Davis v. Byers Circle Investment

2 Ohio App. Unrep. 564
CourtOhio Court of Appeals
DecidedMarch 29, 1990
DocketCase No. 89AP-878
StatusPublished

This text of 2 Ohio App. Unrep. 564 (Davis v. Byers Circle Investment) is published on Counsel Stack Legal Research, covering Ohio Court of Appeals primary law. Counsel Stack provides free access to over 12 million legal documents including statutes, case law, regulations, and constitutions.

Bluebook
Davis v. Byers Circle Investment, 2 Ohio App. Unrep. 564 (Ohio Ct. App. 1990).

Opinion

STRAUSBAUGH, J.

Plaintiff, Diane M. Davis d.b.a. Hogan's Alley, appeals an order of the Franklin County Court Pleas dismissing her complaint with prejudice for failing to comply with discovery orders.

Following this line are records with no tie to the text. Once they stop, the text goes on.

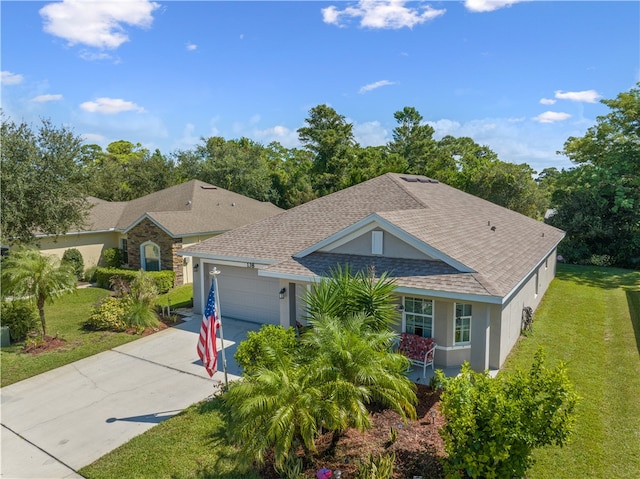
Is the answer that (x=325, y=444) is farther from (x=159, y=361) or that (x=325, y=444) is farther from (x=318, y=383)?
(x=159, y=361)

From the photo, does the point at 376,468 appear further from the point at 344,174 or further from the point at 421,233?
the point at 344,174

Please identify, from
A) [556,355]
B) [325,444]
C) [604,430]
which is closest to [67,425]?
[325,444]

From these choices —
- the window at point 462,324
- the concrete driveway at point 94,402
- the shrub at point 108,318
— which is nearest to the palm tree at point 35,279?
the shrub at point 108,318

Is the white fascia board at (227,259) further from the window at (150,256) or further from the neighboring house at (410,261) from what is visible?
the window at (150,256)

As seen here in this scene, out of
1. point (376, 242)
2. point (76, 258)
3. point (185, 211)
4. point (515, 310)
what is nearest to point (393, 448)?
point (376, 242)

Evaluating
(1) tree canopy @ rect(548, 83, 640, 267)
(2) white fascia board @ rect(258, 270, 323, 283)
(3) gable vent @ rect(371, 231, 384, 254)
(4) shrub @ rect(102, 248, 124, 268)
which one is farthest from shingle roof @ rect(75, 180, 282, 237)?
(1) tree canopy @ rect(548, 83, 640, 267)

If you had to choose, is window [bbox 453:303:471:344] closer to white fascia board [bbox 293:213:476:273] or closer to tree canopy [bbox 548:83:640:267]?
white fascia board [bbox 293:213:476:273]

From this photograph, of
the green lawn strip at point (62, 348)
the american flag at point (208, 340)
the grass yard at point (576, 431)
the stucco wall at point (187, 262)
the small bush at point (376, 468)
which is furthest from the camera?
the stucco wall at point (187, 262)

Plaintiff filed her original complaint on August 29, 1988, alleging willful breach of a lease by defendant, Byers Circle Investments, Inc. Plaintiff filed an amended complaint on January 30, 1989.

On February 9, 1989, defendant served plaintiff with a set of interrogatories and a request for production of documents. A date of March 24, 1989 was requested for production of the documents. By notice sent to the parties on March 9, 1989, the case was scheduled for trial on May 23, 1989.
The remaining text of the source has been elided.